すべてはあの花のために⑥
言ったじゃんかようー
2年Sクラス。
「おはようござ――――!?!?」
挨拶しようと思ったら、中から超特急でクラスメイトの五人に捕まった。担がれて教室を強制的に退出させられた。きっと生徒会室へと向かっているのだろう。
「ちょ!? み、みなさん授業はあ!?」
「菊ちゃんには言った!」
「今はそれよりも」
「アオイちゃんに聞きたいことが」
「あるからそれどころじゃなあい!」
「アンタも言わなきゃいけないことあるでしょ」
そう言って、みんなはいろいろ言いたげな顔で睨んでくる。
「(えー。アキラくんには言ったじゃんかようー……)」
まああれだけだったら不十分か。
でも、言えるところまで話したつもりだ。
「(だって。言いたくないことであり、言えないことだ)」
言いたくないのは『葵』のこと。言えないのは『赤』のこと。今回に限っては、話してまえば最後、葵自身のことも話すことになり、赤のこともバレてしまう。

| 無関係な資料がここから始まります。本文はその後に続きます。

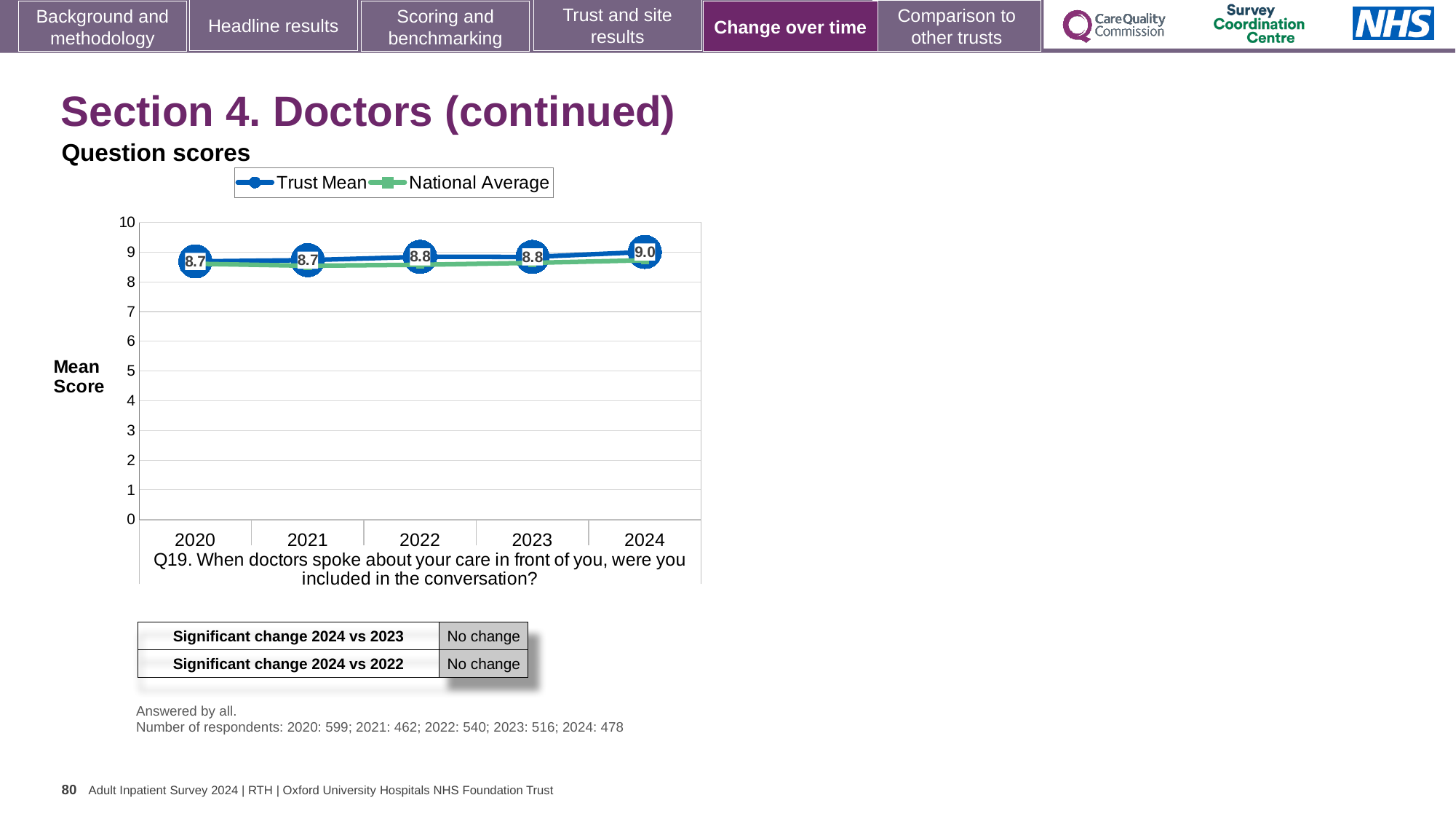
Which is larger, the Trust Mean score for 2024 or for 2022? 2024 Is the National Average value for 2024 greater or less than 8? greater In which year is the Trust Mean score highest? 2024 Does the Trust Mean score rise or fall from 2020 to 2024? Rise What kind of chart is shown? Line chart What is the Trust Mean score for 2022? 8.8 How many years are plotted on the x axis? 5 What is the Trust Mean score for 2020? 8.7 What are the two series named in the legend? Trust Mean and National Average What is the difference between the Trust Mean score in 2024 and in 2020? 0.3 How many series does the legend list? 2 What is the Trust Mean score for 2024? 9.0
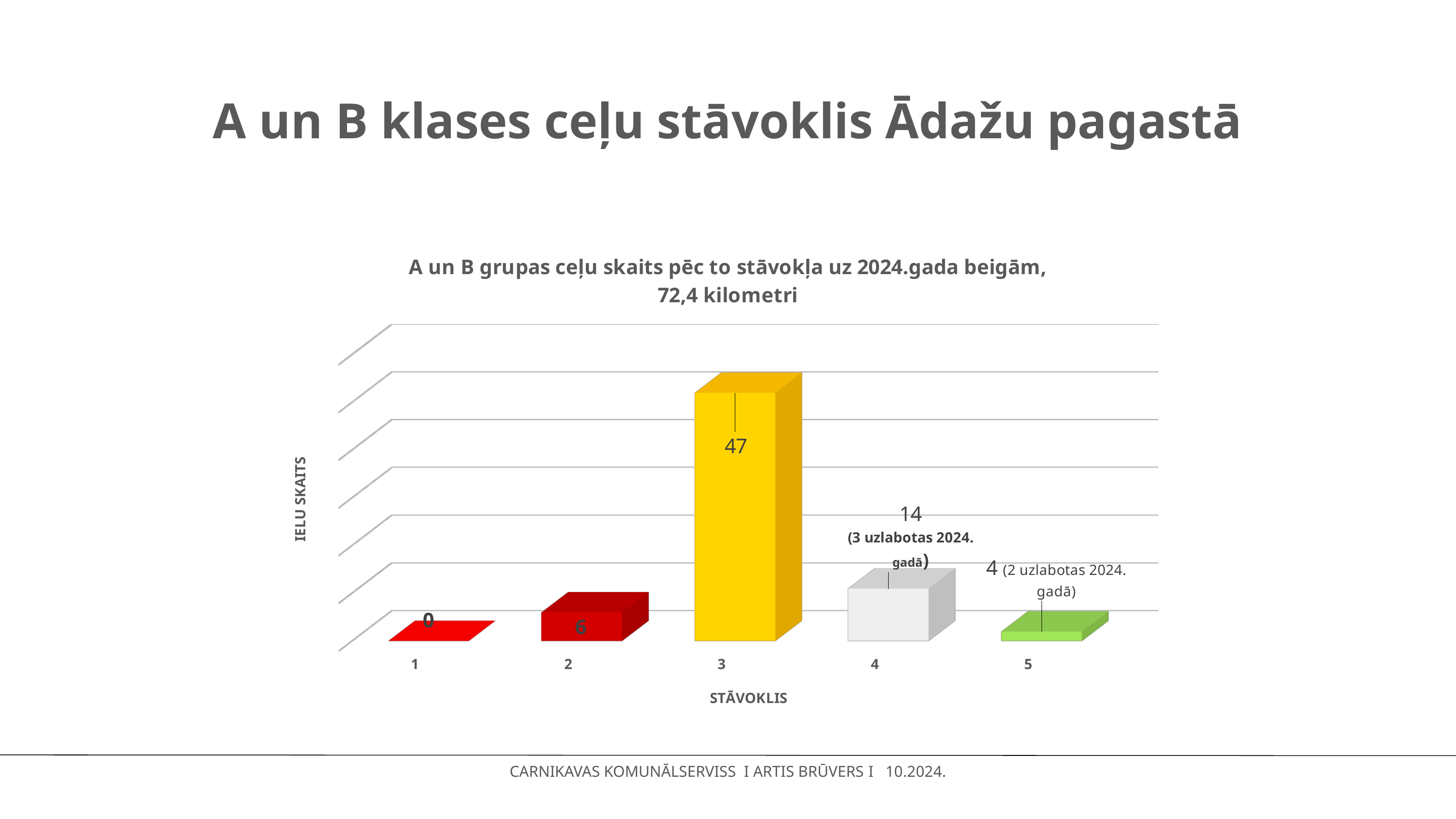
Which category has the highest value? 3 Which is larger, the value for category 2 or the value for category 5? category 2 Which category has the lowest value? 1 What is the value for category 1? 0 What is the label of the x axis? STĀVOKLIS How many categories are shown on the x axis? 5 What is the value for category 2? 6 What kind of chart is shown on the slide? bar chart What is the value for category 3? 47 What is the difference between the values for category 3 and category 4? 33 What is the value for category 5? 4 What is the value for category 4? 14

「(そんなの、いやだ。みんなにだけは。嫌われたく、ない……っ)」
赤のことをバレても、もしかしたらみんなは嫌わないかもしれない。
「(怪盗さん。どうかわたし自身の全ては知らないでっ。知らずに。呼んでくれさえすれば。もうわたしは十分ですっ)」
自分自身のことは知って欲しくない。でも葵を呼ぶには、恐らく全てを知る必要がある。
「(わたしの考えは。きっと変わらない。だから呼ばれるまでずっと、わたしは決められた道を進むんですっ)」
道明寺葵は、あの人たちの駒だ。
もし、それが逸れるようなことがあれば……ッ。
「(……それだけは、したくないんですっ)」
葵は担がれながら、首元のハートをぎゅっと握り締めた。